* TEXT *

Structural Crisis and the Expectation of Revolution

In Iran, economic demands are political. Like “Woman, Life, Freedom,” today’s protests are cross-class and pluralistic, binding bread-and-butter grievances to calls for human dignity and freedom, a signature pattern of 21st-century movements.

January 2026 demonstrations in Iran
A protester hurls a flaming torch toward security forces during the January 2026 demonstrations in Iran.

On Several Persistent Misreadings

Persian edition

Elham Hoominfar
IranDraft
Sunday, January 11, 2026

The street protests that began in Iran on Sunday, December 28, 2025, are neither a sudden explosion nor a fleeting reaction to the collapse of the national currency. Rather, they are the visible eruption of deep structural crises that have accumulated over time within the political and economic foundations of the Islamic Republic. 

For years, Iran has experienced successive waves of social protest, each ignited by a different spark. Although the initial trigger of the current protests emerged from Tehran’s bazaar and at first took on a professional and economic character, the demonstrations rapidly spread to peripheral regions of the country and soon evolved into a nationwide movement. This protest wave has been marked by an unusually wide range of slogans, encompassing demands that are anti-authoritarian, anti-poverty, anti-corruption, and anti-rentier relations, alongside those supporting the Pahlavi monarchy. Despite their diversity, these demands now converge on a shared ultimate objective, the overthrow of the Islamic Republic. What is striking in these demonstrations is the clear convergence of economic grievances with demands for human dignity and individual freedom. 

In recent years, Iran has endured some of the highest inflation rates in the world, particularly in essential food commodities, pushing low-income families to the brink of subsistence collapse. Since the United States withdrew from the JCPOA nuclear agreement in 2018 and reinstated its “maximum pressure” sanctions, even middle-class households have struggled to meet basic needs. Savings have been eroded under relentless inflation. When the JCPOA was signed in 2015, one U.S. dollar traded at approximately 32,000 rials. On the eve of the December protests, that figure had risen to over 1.47 million rials, a stark indicator of economic breakdown and the collapse of public trust.

* DATA SUPPLIED *
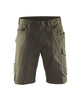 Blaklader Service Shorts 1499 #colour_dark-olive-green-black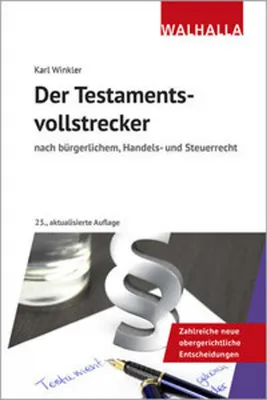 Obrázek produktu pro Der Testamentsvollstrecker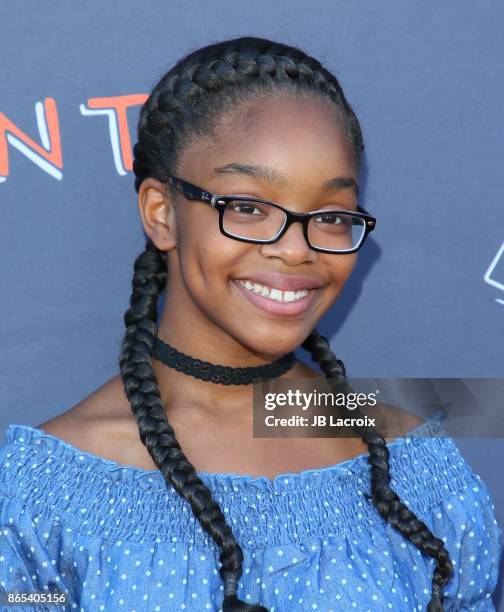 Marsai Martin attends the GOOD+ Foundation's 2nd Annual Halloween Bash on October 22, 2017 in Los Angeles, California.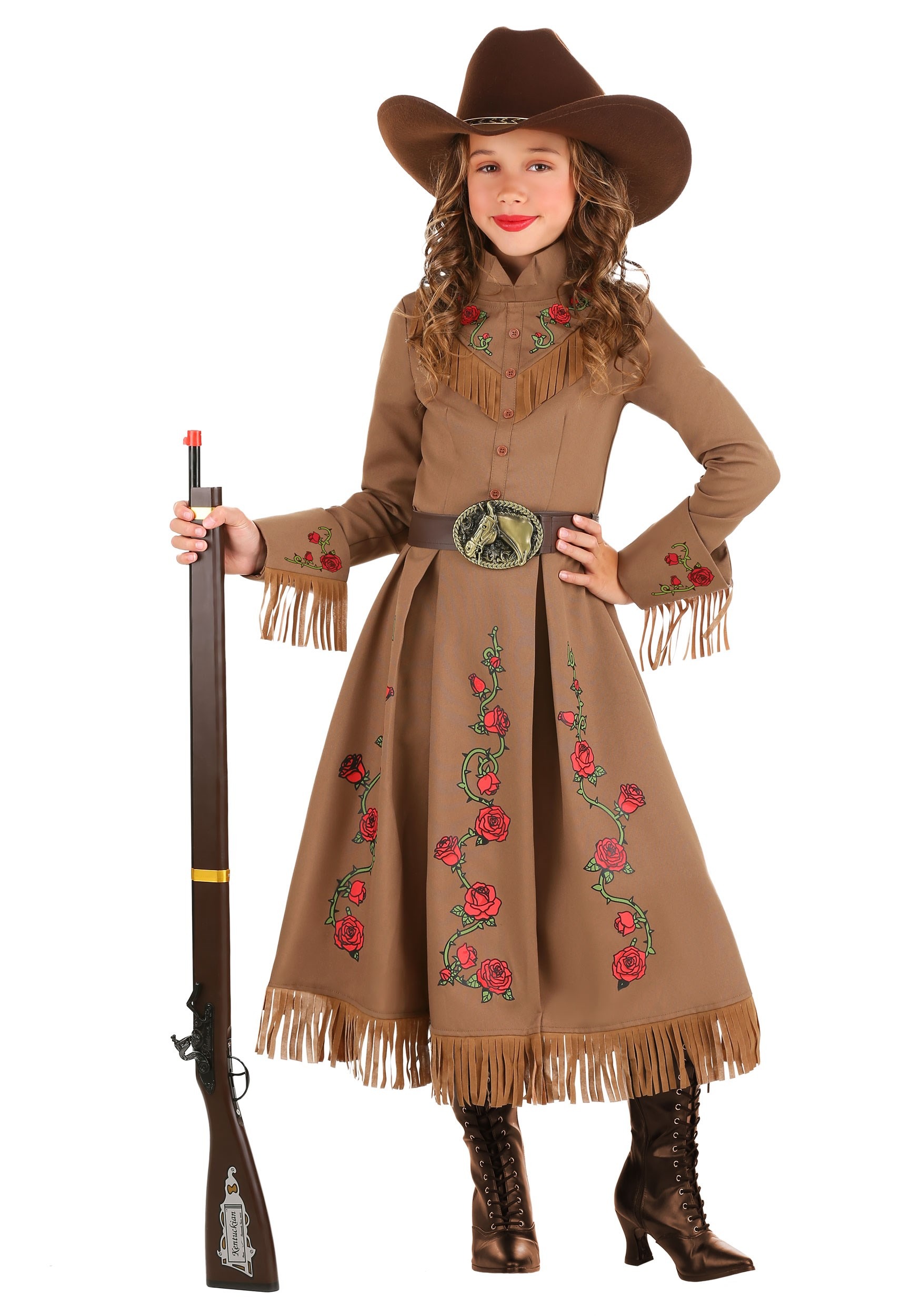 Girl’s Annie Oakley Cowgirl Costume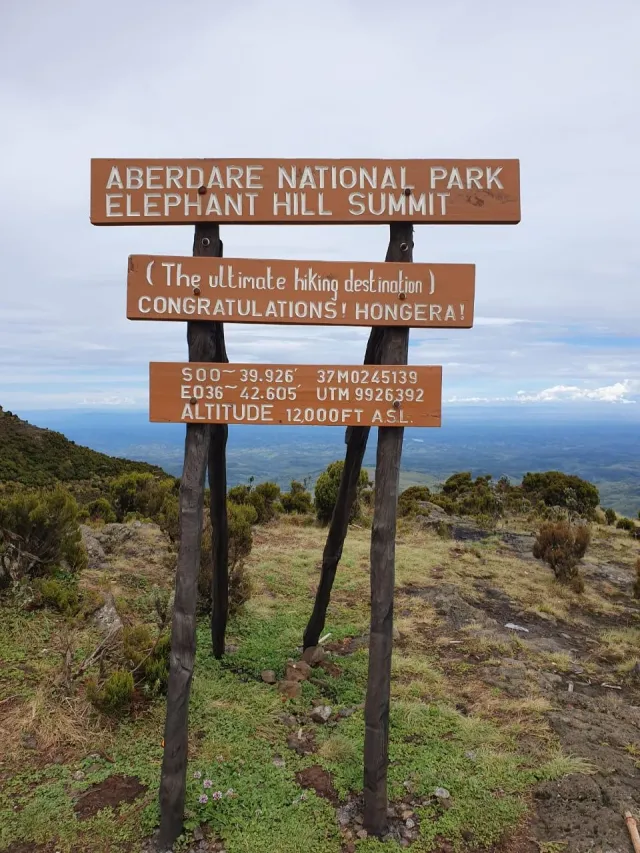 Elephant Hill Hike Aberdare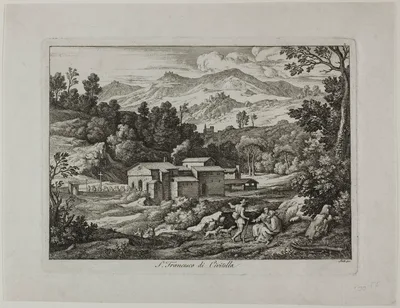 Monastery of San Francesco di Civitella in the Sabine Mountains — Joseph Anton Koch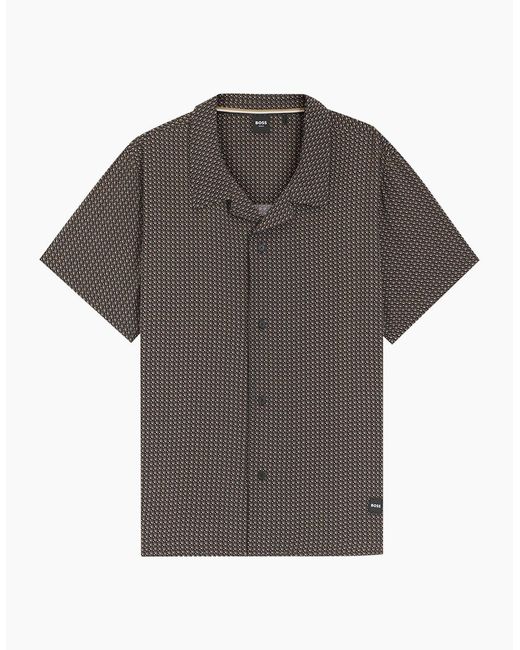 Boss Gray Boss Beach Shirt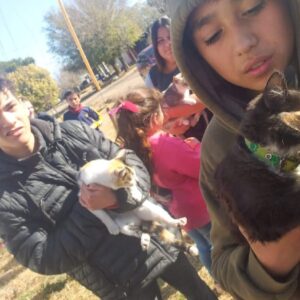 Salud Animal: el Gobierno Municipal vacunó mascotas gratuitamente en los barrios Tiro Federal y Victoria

* TASKS *
A - From the article on Iran's protests, list every kind of demand that the article says the protest slogans encompass.
B - According to the article on Iran's protests, how many rials did one U.S. dollar trade for when the JCPOA was signed in 2015?
C - Please pick up the article on Iran's protests after its final sentence and carry it forward.

* TASK RESULTS *
A -
- Anti-authoritarian demands
- Anti-poverty demands
- Anti-corruption demands
- Anti-rentier relations demands
- Demands supporting the Pahlavi monarchy

B - Approximately 32,000 rials.

C -
Yet these protests cannot be reduced to a response to the price of the dollar or to a single economic decision. Emerging in the aftermath of the revolutionary “Woman, Life, Freedom” movement, which has profoundly altered Iranian society since 2022, the current uprising reflects the determination of a large segment of the population to pursue fundamental transformation. 

The “Woman, Life, Freedom” movement, which called for the political overthrow of the ruling order and for big structural change in Iranian society, has not dissipated. It has persisted within public consciousness and social practice. The current protests are a continuation of the same legitimacy crisis afflicting Iran’s political system, though now with a reconfigured constellation of actors, including workers, shopkeepers, street vendors, bazaar merchants, teachers, civil servants, retirees, and their children, groups increasingly gripped by fear and despair about their futures. 

Economic demands in Iran are inherently political. The economy cannot be disentangled from politics. What matters here is that these protests, like the “Woman, Life, Freedom” movement, are cross-class and pluralistic, a defining feature of many twenty-first-century social movements. By “cross-class,” this analysis does not imply the absence of class, but rather the convergence of social groups that have simultaneously been dispossessed, deprived of subsistence security, and stripped of human dignity. These groups consist predominantly of the working poor, laborers, and their descendants.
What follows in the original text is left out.